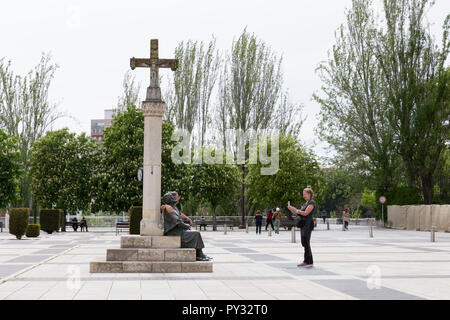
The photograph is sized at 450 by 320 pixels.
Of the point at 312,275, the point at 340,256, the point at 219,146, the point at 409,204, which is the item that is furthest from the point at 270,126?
the point at 312,275

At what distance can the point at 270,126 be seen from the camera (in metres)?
49.2

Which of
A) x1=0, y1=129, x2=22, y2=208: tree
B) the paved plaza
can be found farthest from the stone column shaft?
x1=0, y1=129, x2=22, y2=208: tree

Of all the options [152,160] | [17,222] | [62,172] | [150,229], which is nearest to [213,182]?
[62,172]

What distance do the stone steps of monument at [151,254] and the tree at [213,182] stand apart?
30675 millimetres

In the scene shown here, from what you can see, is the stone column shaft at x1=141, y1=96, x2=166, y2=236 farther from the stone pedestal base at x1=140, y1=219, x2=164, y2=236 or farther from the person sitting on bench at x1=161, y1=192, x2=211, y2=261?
the person sitting on bench at x1=161, y1=192, x2=211, y2=261

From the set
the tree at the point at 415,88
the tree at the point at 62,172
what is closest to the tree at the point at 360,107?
the tree at the point at 415,88

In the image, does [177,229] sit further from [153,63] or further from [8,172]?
[8,172]

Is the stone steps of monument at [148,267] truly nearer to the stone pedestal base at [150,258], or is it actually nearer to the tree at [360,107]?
the stone pedestal base at [150,258]

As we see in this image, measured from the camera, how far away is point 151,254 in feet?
37.7

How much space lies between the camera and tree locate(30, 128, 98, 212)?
4044cm

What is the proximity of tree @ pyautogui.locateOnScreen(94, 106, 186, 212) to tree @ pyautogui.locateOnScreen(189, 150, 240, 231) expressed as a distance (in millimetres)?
2818

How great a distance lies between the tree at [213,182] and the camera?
4266 centimetres

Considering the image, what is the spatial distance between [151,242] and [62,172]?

--

*Task details*. Rename "the camera" to "the observer" in the entries from the line with "From the set" through the end of the entries, and give back only those lines with nothing else changed.

*Written solution*.
From the set
the tree at the point at 415,88
the tree at the point at 62,172
what is closest to the tree at the point at 360,107?
the tree at the point at 415,88

In the image, does [177,229] sit further from [153,63] or further from [8,172]?
[8,172]

Is the stone steps of monument at [148,267] truly nearer to the stone pedestal base at [150,258], or is it actually nearer to the tree at [360,107]?
the stone pedestal base at [150,258]

As we see in this image, measured from the observer, how far away is point 151,254 in feet?
37.7

How much space lies between the observer and tree locate(30, 128, 98, 212)?
4044cm

What is the proximity of tree @ pyautogui.locateOnScreen(94, 106, 186, 212) to tree @ pyautogui.locateOnScreen(189, 150, 240, 231) expressed as a distance (in millimetres)?
2818

How great a distance lies between the tree at [213,182] and the observer?
4266 centimetres

Considering the image, what is the spatial distance between [151,242] and [62,172]?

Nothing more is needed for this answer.